Crystal meth is widely used by people working in factories, farming and trucking to work harder and longer, even through the night.

“It’s a functional drug, up to a point,” said Falko Ernst, a researcher of organized crime in Mexico. “It’s become a pretty standardised item to help people withstand the pressures of work.”

It’s also becoming more popular as a recreational drug, and for chemsex, particularly in Mexico City’s LGBTQ+ community.

This rapid spread has been driven by ease of access and low retail price. “Here, a gram of cocaine is about $50, but a gram of crystal meth is more like $6,” said García de Loera. “I’d say it’s easier to get meth than marijuana.”

This reflects the fact that methamphetamine has become cheaper to make. Ernst said wholesale prices in Michoacán, a leading state for meth production, have fallen from $15,000 per kilo to more like $600 over the last two decades.

The social impact of Mexico’s methamphetamine boom is understudied. Anecdotally, the impact is substantial.

Outside one of Conasama’s community treatment centres in Edomex, the industrial state that surrounds Mexico City, the walls are plastered with peeling lucha libre adverts. Inside is a meeting room with stacked seats and a podium draped with an Alcoholics Anonymous banner.

Claudia Sarahi Bernal Martínez, the centre’s lead doctor, said that 60% of people who come in seeking help for crystal meth are minors – many sent by their schools.

The centres offer a psychological evaluation, followed by monthly appointments with doctors, psychologists and social workers. They refer people to psychiatrists for pharmacological therapy.

There are 341 such centres across the country, each with roughly five staff.
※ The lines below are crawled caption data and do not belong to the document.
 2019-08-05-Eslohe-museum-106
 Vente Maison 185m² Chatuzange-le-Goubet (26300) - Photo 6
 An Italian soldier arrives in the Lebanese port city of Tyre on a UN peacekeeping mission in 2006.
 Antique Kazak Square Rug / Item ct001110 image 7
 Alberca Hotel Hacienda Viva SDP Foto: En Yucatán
Another 110 juvenile integration centres specifically cater to minors, and a small number of centres offer residential treatment.

But independent experts say it’s far from enough.
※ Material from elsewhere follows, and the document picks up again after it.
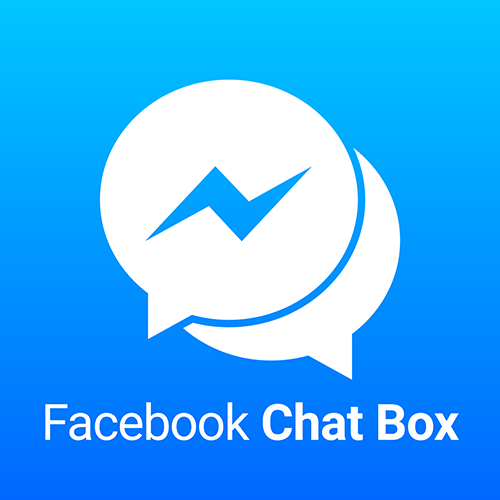 Facebook Chat Box
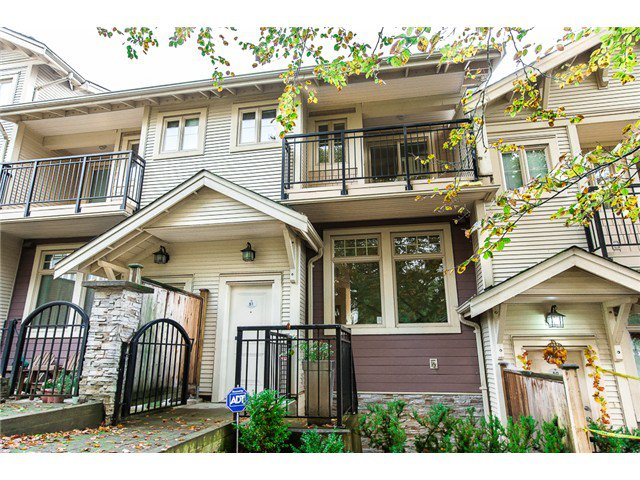 Main Photo: # 51 245 FRANCIS WY in New Westminster: Fraserview NW Condo for sale : MLS®# V1090429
“In practice, it’s not the government that is delivering most services for rehab,” said Jaime Arredondo, a researcher who studies drug issues in Tijuana. “It’s private centres, the anexos.”

Anexos are places where relatives can pay to imprison a drug-using family member against their will for a matter of months, forcing them to go cold turkey.

Many anexos are set up by someone who has had a drug problem themselves, and run along the principles of Alcoholics Anonymous, with a focus on routine and discipline.

“They’re like jail for people who do drugs,” said Arredondo. “Some of them involve corporal punishment, abuse, torture.”

Over the last decade, there have also been at least a dozen attacks by criminal groups on anexos. One massacre in Guanajuato in 2020 left 28 dead.

The motives behind the massacres are rarely clear, but some speculate that it could be revenge against people trying to dissociate themselves from an organised crime group – many low-level operators themselves use crystal meth – or that the anexos in question are doubling as cartel safe houses.

According to Conasama, there are thousands of anexos across the country, of which perhaps 10% operate within the law. Mexico has regulated some, and closed others.

Whatever the methods, the anexos rarely produce lasting results: many people relapse immediately.

“Once people come out, they face the same realities as before,” said Ernst. “And they fall back into the same habits soon after.”

Daniela’s father has put her in anexos several times, but she has always gone back to using. “My addiction is stronger than my will. Much stronger,” she said.

“What we need are places that respect human rights, that are evidence-based, and where people don’t have to spend a lot of money to treat their family members,” said Arredondo. “And the Mexican state doesn’t provide that.”